Ogni scrittore ha un suo modo di avvicinarsi alla scrittura. il tuo? Sarebbe interessante conoscere qualcosa del "backstage" di un tuo libro?
Scrivere è il mio mestiere, o uno dei miei mestieri, quindi con il tempo ho affinato una tecnica molto precisa, atta a farmi perdere il meno tempo possibile e ottimizzare i tempi (non è il mio unico impegno, appunto). Di solito parto con dei ragionamenti, spesso senza neanche appunti scritti, poi mi faccio uno schema, sempre mentale, e poi attacco a scrivere, con già chiaro in mente quasi tutto quello che voglio mettere sulla pagina. Di solito la scrittura è concentrata, in pochi giorni, e poche ore al giorno. Vado da un minimo di 10mila a un massimo di 50mila battute pubblicabili al giorno. Nel resto del tempo navigo, leggo e vivo. Soprattutto vivo, se posso.
Di cosa non puoi fare a meno quando stai scrivendo?
Del computer, direi. Per il resto non ho bisogno di qualcosa in particolare. Né di un posto, né del silenzio (ho 4 figli e lavoro in casa, figuriamoci), né dell'ispirazione. Sì, quella o arriva o viene sostituita, momentaneamente, dal mestiere.
Come riesci ad affrontare i generi più distanti?

☆ ☆ ☆ ☆ ☆

Da svolgere
A - Nell'intervista sulla scrittura, chi risponde elenca alcune cose di cui dice di non avere bisogno mentre scrive. Quali sono?
B - Secondo l'intervista sulla scrittura, perché a chi risponde non serve il silenzio per scrivere? Rispondi in una o due frasi.
C - Riporta dall'intervista sulla scrittura il passo che comincia con «Del computer, direi.» e prosegue fino a «generi più distanti?».

☆ ☆ ☆ ☆ ☆

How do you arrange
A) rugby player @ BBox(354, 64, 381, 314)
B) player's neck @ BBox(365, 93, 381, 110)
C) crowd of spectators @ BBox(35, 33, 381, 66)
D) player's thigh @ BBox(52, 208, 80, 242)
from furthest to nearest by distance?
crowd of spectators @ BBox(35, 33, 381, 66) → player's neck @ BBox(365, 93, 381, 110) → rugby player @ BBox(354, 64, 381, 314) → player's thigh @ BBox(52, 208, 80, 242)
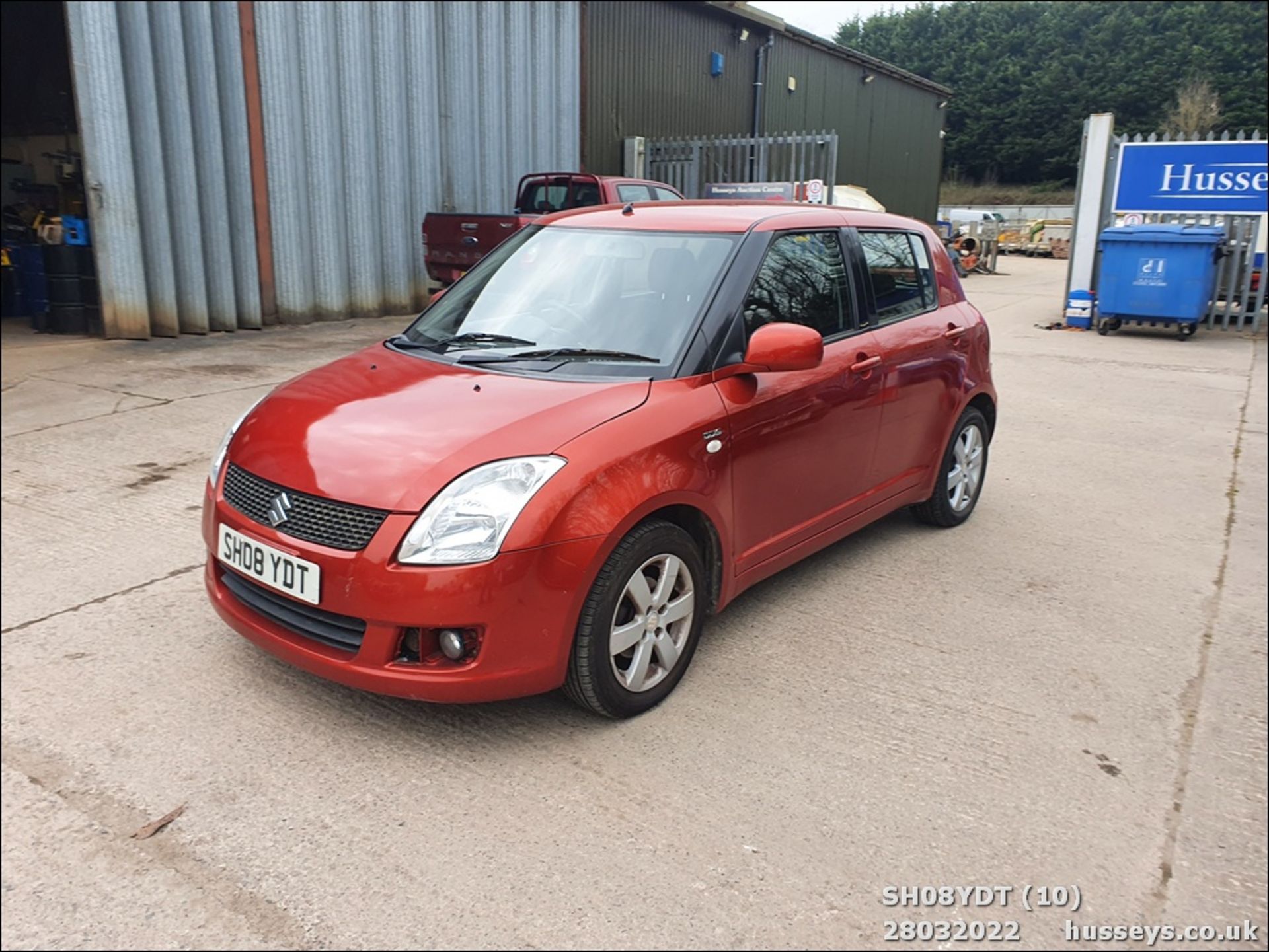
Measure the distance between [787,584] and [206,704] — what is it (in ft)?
8.19

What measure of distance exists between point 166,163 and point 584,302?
26.6 ft

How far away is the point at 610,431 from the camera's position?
10.2 ft

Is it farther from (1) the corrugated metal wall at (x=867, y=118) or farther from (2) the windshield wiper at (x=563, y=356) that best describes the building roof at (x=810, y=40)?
(2) the windshield wiper at (x=563, y=356)

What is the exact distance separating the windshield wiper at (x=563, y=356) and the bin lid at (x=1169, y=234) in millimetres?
11321

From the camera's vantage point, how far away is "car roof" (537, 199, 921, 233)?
398 cm

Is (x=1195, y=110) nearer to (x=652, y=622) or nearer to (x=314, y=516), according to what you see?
(x=652, y=622)

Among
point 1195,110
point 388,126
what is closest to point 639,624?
point 388,126

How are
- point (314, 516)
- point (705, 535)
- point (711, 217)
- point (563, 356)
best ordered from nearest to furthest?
point (314, 516), point (705, 535), point (563, 356), point (711, 217)

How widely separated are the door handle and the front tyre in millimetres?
1238

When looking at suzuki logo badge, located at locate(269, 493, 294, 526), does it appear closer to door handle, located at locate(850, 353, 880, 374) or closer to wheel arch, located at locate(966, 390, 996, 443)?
door handle, located at locate(850, 353, 880, 374)

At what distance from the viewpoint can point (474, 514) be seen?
2.86 meters

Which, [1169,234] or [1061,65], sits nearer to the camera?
[1169,234]

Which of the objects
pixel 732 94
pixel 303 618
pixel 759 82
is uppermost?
pixel 759 82

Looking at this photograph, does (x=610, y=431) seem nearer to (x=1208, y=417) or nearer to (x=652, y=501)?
Result: (x=652, y=501)
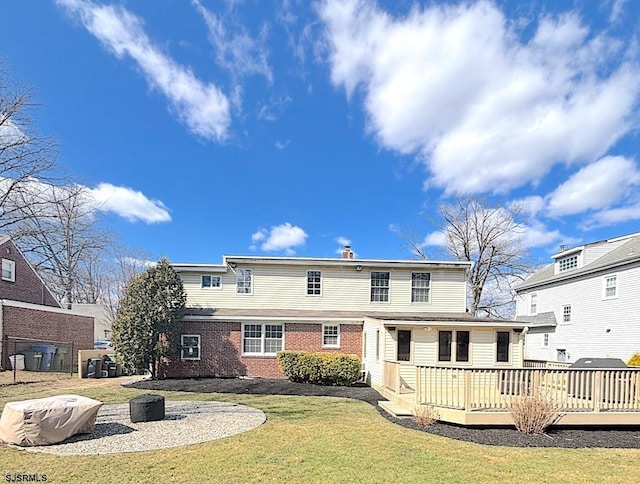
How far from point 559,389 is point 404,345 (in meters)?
5.43

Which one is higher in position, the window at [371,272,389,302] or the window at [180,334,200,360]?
the window at [371,272,389,302]

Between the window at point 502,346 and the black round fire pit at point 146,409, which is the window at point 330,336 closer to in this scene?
the window at point 502,346

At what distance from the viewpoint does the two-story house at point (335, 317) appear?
13.8 metres

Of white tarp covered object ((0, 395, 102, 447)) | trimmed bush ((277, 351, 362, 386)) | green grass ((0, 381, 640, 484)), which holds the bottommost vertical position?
trimmed bush ((277, 351, 362, 386))

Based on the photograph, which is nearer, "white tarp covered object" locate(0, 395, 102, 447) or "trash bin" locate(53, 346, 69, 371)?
"white tarp covered object" locate(0, 395, 102, 447)

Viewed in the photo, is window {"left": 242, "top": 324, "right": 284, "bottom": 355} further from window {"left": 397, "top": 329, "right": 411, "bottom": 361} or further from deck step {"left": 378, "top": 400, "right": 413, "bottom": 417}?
deck step {"left": 378, "top": 400, "right": 413, "bottom": 417}

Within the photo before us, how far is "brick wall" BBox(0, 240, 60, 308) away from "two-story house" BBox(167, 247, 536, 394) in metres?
11.3

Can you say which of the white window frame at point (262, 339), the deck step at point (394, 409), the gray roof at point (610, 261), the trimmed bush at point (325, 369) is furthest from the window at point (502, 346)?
the white window frame at point (262, 339)

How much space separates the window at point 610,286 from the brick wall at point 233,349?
42.4 ft

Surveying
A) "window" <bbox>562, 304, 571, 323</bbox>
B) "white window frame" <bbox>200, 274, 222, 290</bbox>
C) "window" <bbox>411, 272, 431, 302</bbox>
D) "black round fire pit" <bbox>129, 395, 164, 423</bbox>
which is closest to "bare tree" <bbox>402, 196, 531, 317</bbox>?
"window" <bbox>562, 304, 571, 323</bbox>

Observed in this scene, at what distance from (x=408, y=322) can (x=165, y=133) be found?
13.7 metres

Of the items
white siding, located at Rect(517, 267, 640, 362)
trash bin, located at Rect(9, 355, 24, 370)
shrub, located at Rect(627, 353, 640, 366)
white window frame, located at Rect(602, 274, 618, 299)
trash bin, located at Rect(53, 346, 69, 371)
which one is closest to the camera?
shrub, located at Rect(627, 353, 640, 366)

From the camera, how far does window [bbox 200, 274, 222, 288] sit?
58.0 feet

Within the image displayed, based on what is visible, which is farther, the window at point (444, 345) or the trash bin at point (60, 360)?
the trash bin at point (60, 360)
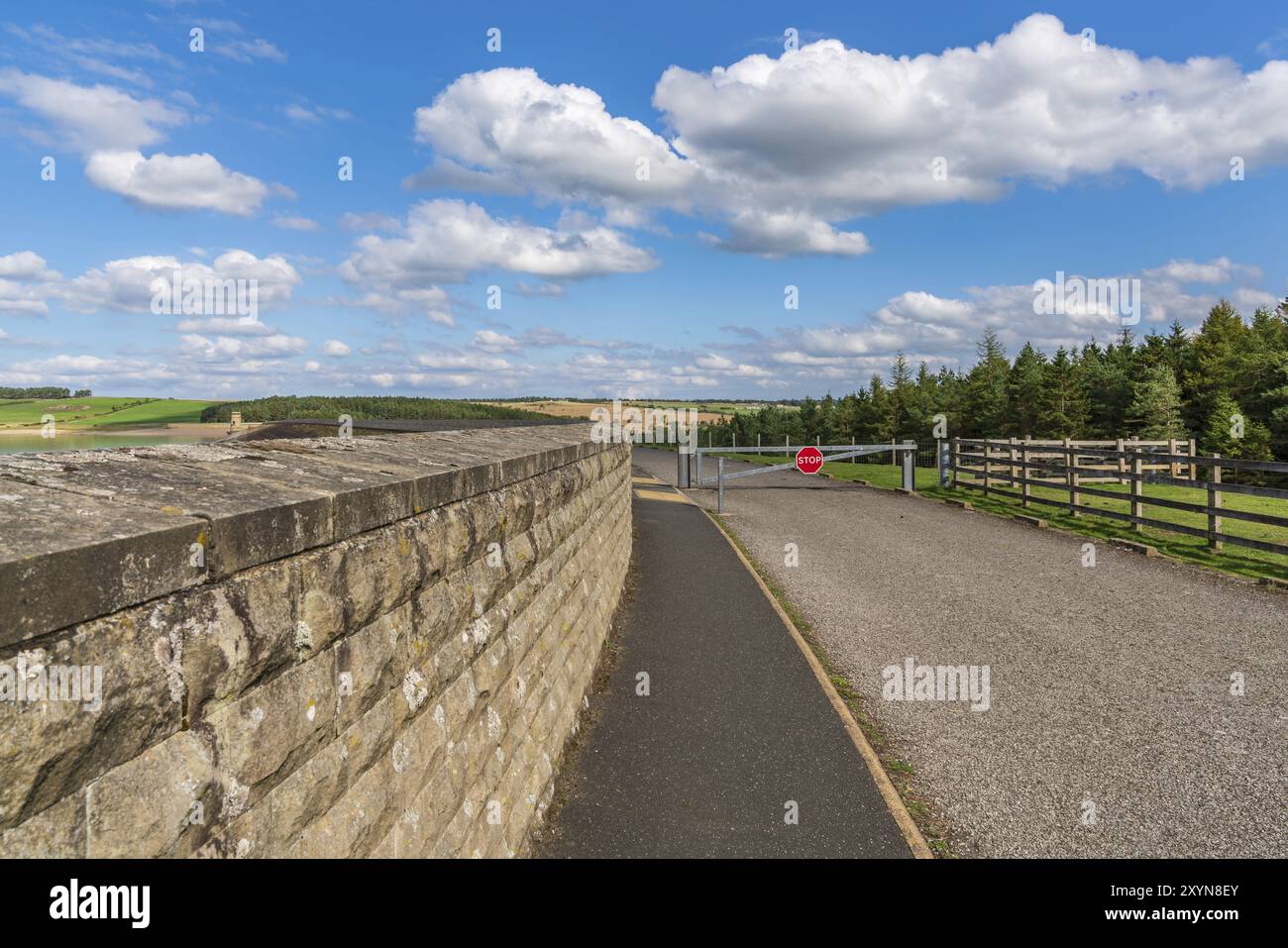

☆ ☆ ☆ ☆ ☆

Risposte attese
A - Un posto, il silenzio, l'ispirazione.

B - Non ne ha bisogno perché ha quattro figli e lavora in casa.

C -
Del computer, direi. Per il resto non ho bisogno di qualcosa in particolare. Né di un posto, né del silenzio (ho 4 figli e lavoro in casa, figuriamoci), né dell'ispirazione. Sì, quella o arriva o viene sostituita, momentaneamente, dal mestiere.
Come riesci ad affrontare i generi più distanti?